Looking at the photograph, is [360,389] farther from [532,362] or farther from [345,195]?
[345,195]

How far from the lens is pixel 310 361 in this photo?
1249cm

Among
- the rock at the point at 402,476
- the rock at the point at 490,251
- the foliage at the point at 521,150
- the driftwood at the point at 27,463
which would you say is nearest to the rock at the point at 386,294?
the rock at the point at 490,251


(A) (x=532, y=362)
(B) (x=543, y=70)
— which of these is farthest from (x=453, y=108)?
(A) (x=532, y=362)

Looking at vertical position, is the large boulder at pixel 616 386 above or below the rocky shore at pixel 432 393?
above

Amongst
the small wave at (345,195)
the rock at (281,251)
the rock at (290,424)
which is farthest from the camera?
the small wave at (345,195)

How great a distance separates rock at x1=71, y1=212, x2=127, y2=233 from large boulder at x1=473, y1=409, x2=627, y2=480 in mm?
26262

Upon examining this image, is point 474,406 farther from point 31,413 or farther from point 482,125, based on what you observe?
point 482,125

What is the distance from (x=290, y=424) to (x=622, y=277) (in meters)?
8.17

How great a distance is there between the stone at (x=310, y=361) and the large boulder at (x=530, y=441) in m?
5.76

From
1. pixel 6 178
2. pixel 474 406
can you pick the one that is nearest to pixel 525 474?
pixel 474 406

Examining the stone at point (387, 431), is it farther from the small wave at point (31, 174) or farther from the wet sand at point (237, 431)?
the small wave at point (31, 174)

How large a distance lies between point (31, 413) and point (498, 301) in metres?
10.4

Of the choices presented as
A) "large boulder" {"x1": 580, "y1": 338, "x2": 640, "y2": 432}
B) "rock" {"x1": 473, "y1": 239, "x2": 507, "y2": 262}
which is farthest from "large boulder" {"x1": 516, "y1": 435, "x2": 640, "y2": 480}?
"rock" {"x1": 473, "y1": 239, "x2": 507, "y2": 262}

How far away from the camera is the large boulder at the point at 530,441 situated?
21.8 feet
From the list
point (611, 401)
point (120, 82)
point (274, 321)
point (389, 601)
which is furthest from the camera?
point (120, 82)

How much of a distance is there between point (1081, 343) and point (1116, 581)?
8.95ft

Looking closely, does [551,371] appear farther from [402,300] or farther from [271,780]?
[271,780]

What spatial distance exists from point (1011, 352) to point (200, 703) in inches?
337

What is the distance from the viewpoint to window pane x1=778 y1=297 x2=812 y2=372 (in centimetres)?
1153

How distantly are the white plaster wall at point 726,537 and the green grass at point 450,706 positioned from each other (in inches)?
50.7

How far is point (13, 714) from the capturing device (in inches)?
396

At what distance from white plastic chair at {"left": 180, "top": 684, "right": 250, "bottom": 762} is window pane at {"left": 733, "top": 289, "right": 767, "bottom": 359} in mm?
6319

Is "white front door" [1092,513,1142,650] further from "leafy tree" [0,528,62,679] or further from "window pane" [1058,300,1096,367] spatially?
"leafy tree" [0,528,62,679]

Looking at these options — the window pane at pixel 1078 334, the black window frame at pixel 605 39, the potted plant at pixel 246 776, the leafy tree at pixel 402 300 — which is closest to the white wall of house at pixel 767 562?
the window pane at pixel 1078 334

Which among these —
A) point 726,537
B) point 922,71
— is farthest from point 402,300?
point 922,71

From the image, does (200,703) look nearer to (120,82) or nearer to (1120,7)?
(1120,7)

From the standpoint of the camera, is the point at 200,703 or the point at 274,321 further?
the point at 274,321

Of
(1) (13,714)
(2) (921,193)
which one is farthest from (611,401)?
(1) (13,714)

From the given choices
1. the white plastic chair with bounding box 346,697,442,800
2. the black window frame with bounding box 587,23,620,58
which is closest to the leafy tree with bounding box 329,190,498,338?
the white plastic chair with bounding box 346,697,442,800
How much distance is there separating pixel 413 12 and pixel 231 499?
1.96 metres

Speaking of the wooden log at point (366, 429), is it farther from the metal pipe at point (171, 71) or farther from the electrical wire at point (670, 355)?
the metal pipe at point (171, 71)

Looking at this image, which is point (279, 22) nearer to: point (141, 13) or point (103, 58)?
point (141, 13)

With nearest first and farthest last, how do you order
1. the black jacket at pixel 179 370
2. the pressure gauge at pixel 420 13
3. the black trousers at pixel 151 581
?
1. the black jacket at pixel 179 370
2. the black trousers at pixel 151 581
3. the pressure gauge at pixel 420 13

▶ _REQUIRED WORK_: Starting at the line that contains "At what distance", print every line through the end of the listing, word for word. Leave out all the rest.

▶ _FULL RESPONSE_:
At what distance from white plastic chair at {"left": 180, "top": 684, "right": 250, "bottom": 762} is window pane at {"left": 733, "top": 289, "right": 767, "bottom": 359} in mm?
6319

Is "white front door" [1092,513,1142,650] further from "leafy tree" [0,528,62,679] or further from "window pane" [1058,300,1096,367] spatially?
"leafy tree" [0,528,62,679]

Looking at these options — the window pane at pixel 1078 334, the black window frame at pixel 605 39, the potted plant at pixel 246 776, the leafy tree at pixel 402 300 — which is closest to the white wall of house at pixel 767 562?
the window pane at pixel 1078 334

Which among these —
A) point 726,537
B) point 922,71
— is farthest from point 402,300?
point 922,71

From the image, does (200,703) look nearer to (120,82) or nearer to (1120,7)?
(1120,7)

From the standpoint of the camera, is the point at 200,703 or the point at 274,321 further?
the point at 274,321

Of
(1) (13,714)
(2) (921,193)
which one is farthest from (611,401)?
(1) (13,714)

From the given choices
1. the white plastic chair with bounding box 346,697,442,800
2. the black window frame with bounding box 587,23,620,58
which is closest to the leafy tree with bounding box 329,190,498,338?
the white plastic chair with bounding box 346,697,442,800
How much distance is there separating pixel 413 12 and pixel 231 499?
1.96 metres

Speaking of the wooden log at point (366, 429), is it farther from the metal pipe at point (171, 71) or farther from the electrical wire at point (670, 355)?
the metal pipe at point (171, 71)

Looking at this image, which is point (279, 22) nearer to: point (141, 13) or point (103, 58)?
point (141, 13)

With nearest first and farthest last, how do you order
1. the black jacket at pixel 179 370
2. the pressure gauge at pixel 420 13
3. the black trousers at pixel 151 581
?
1. the black jacket at pixel 179 370
2. the black trousers at pixel 151 581
3. the pressure gauge at pixel 420 13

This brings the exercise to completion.